The fishermen standing in the water burst out shouting as a big wave hit the larger boat and it started sliding away. An older guy lunged forward and tried to control the boat by pushing it down and holding on to the side of it. But he slipped and fell into the water and as he hung on to the railing stubbornly, he pulled the whole boat down with him, it tipped over and most of the rods, bait and live vests went overboard and ended up floating in the waves. The guys all cursed and tried to recover their gear bopping up and down in the water. Just when they had retrieved and loaded the boat and got it afloat again, a huge wave hit the smaller boat with its two passengers in it. They tried to counterbalance but evidently shifted their weight around too slow or in the wrong direction, so it looked for a moment like a fantastic, bizarre dance of two crazy old men, then their boat capsized, they fell into the water, the shouting and cursing got really bad, and a whole struggle started all over again.
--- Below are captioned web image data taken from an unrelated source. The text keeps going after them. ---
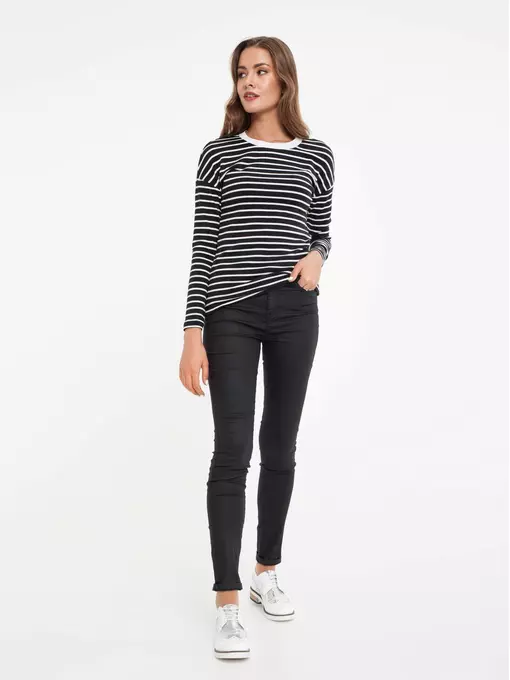 Джемпер женский conte из хлопковой пряжи "абсолютный комфорт и антипилинг" 827 black-white, 18С-514ТСП, 170-84, CONTE ELEGANT,  - 3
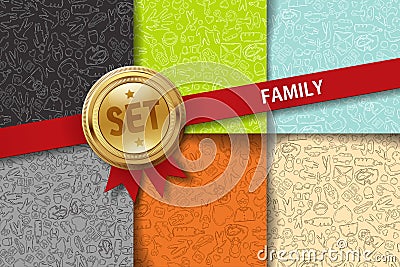 Set of family backgrounds with doodle icons in Vector Illustration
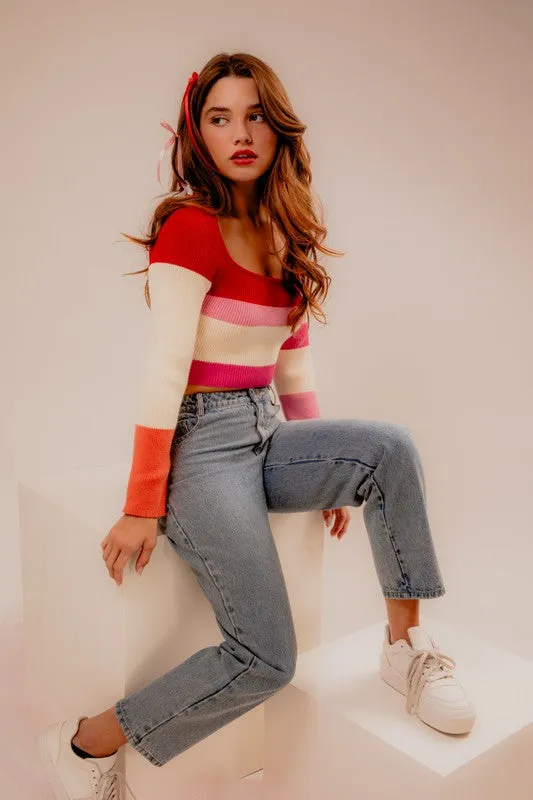 Kristin color block knit sweater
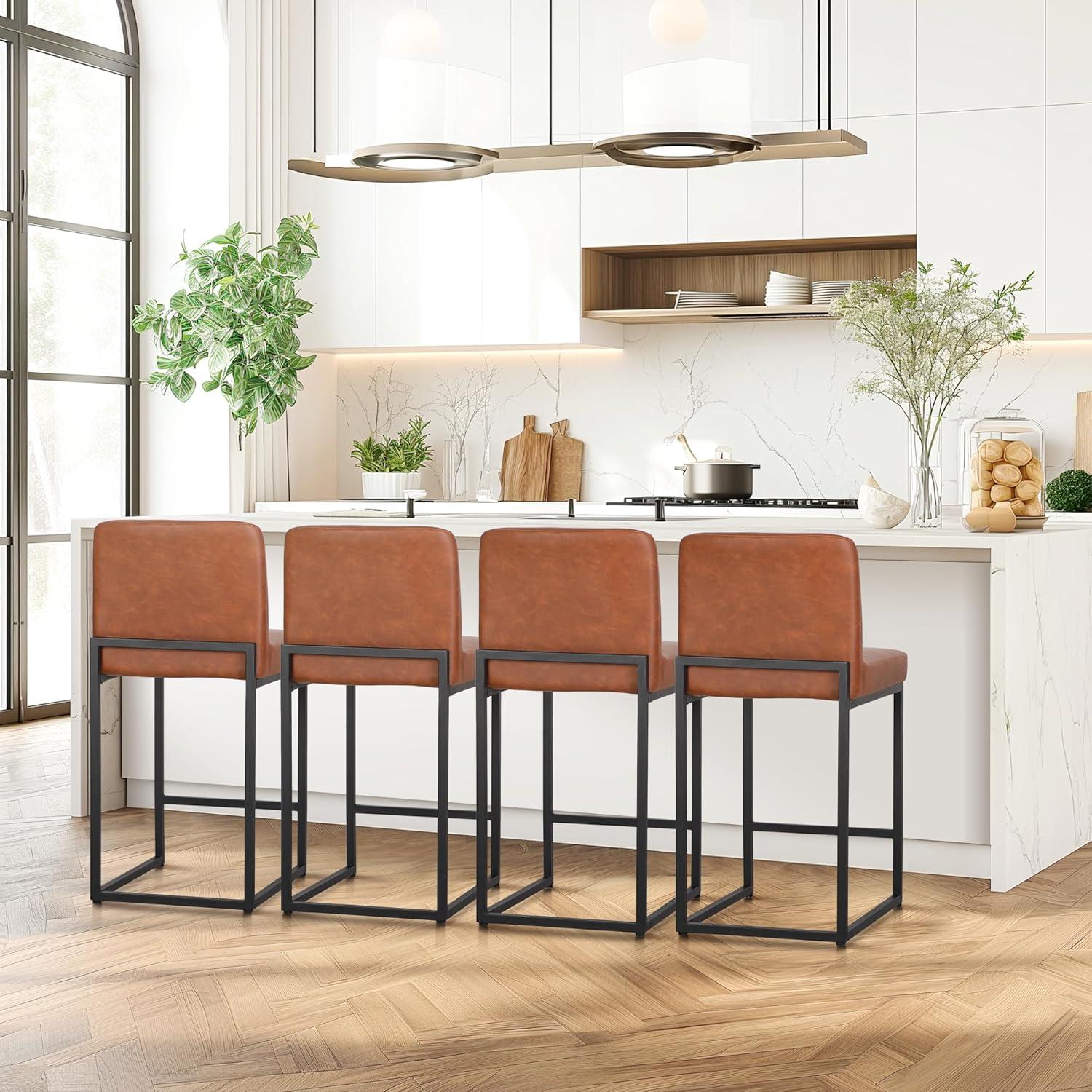 Wade Logan® Catharinus Extra Tall Bar Stool Set - Black Metal Base & Waterproof Faux Leather (Set of 3)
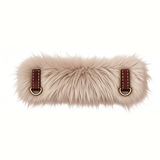 Leopard Plush Winter Collar with Detachable Wrap, Vegan Leather - Plush Milk Coffee Red Brown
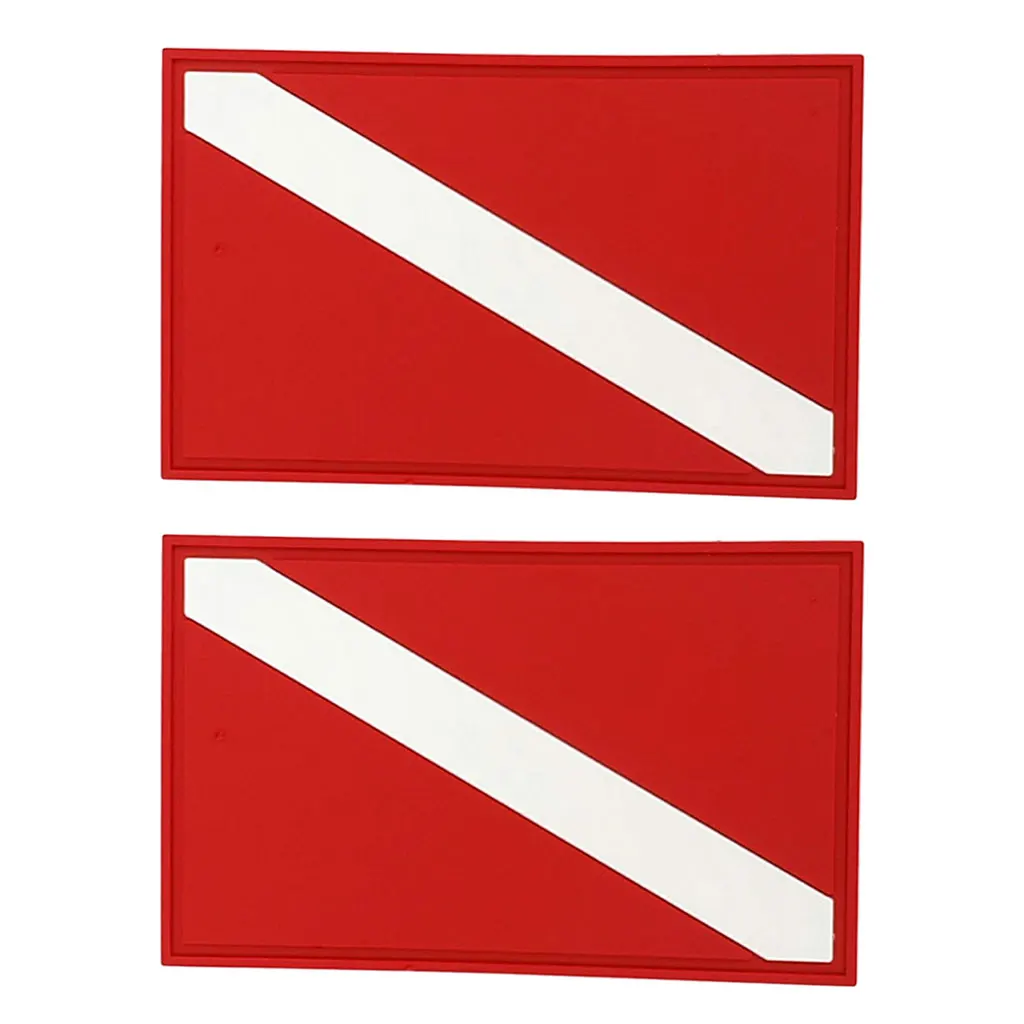 2Pack Red White PVC Scuba Diving Dive Flag Patch, Diver Down Flag Badge Gear Replacement DIY Accessories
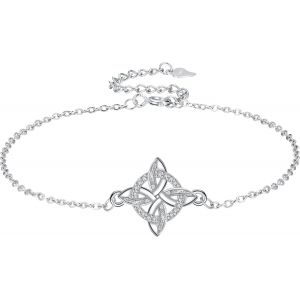 Eryi-Femme Bracelet Argent Sterling 925 Réglable Pendentif Coeur Bijoux Cadeaux Noël D'anniversaire Pour Femmes Filles Soeurs (17+4 Cm) - Neuf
It was early evening and I turned towards the sun touching the soft brownish hills in the west leaving grayish shadows on them, watched the spectacle of colors spilling over the sky creating streams of long stripes and fluffy bubbles from yellow to orange and red and carmine and a thousand shades in between, a constant changing skyscape, a flow of intense colors melting into each other, just as lively and powerful as the ever changing seascape. And see, when I looked east a totally different scenario unfolded, a dark underworld of blue and black and lilac opened up, with the nearly full, bright moon dangling on the side with a stream of lights reflecting in the ocean. This eastern world was a bit strange and foreboding and threatening at first, but when I let it sink in, the colors seemed to take on a soft and calming shine.
I could feel how so much wonder on all sides was balsam for my soul. And my brain did start relaxing.
“Hey look at the dolphins out there”, the local guy shouted, and my glance moved towards the horizon. Not too far from us I could see more dolphins than I had ever seen in my life in one place, frolicking, jumping, moving back and forth in front of our eyes, as if they were presenting a show especially for us. But it wasn’t just the dolphins — their appearance created a whole sequence of events. “Wow, this is a spectacular theater,” I exclaimed, “look at all the seagulls and pelicans flying towards where the dolphins are.” Hundreds of seagulls came fluttering about within seconds, circling around and touching the white foaming wave crests. Brown Pelicans were precipitating into the waves with breath-taking speed. “What’s going on there, this looks like a battlefield!”, I exclaimed and I felt like a baby who sees the wild ocean for the first time. “The dolphins are chasing their bait”, the guy said, “and when the mackerels and squid try to escape toward the surface, the pelicans get them.” “That’s a whole tragedy going on there”, I remarked. “It’s a tragedy and a triumph, just like everywhere”, he said and his eyes rested knowingly on the scene, not surprised, really, and I thought he is right, wherever you go you just cannot get away from it.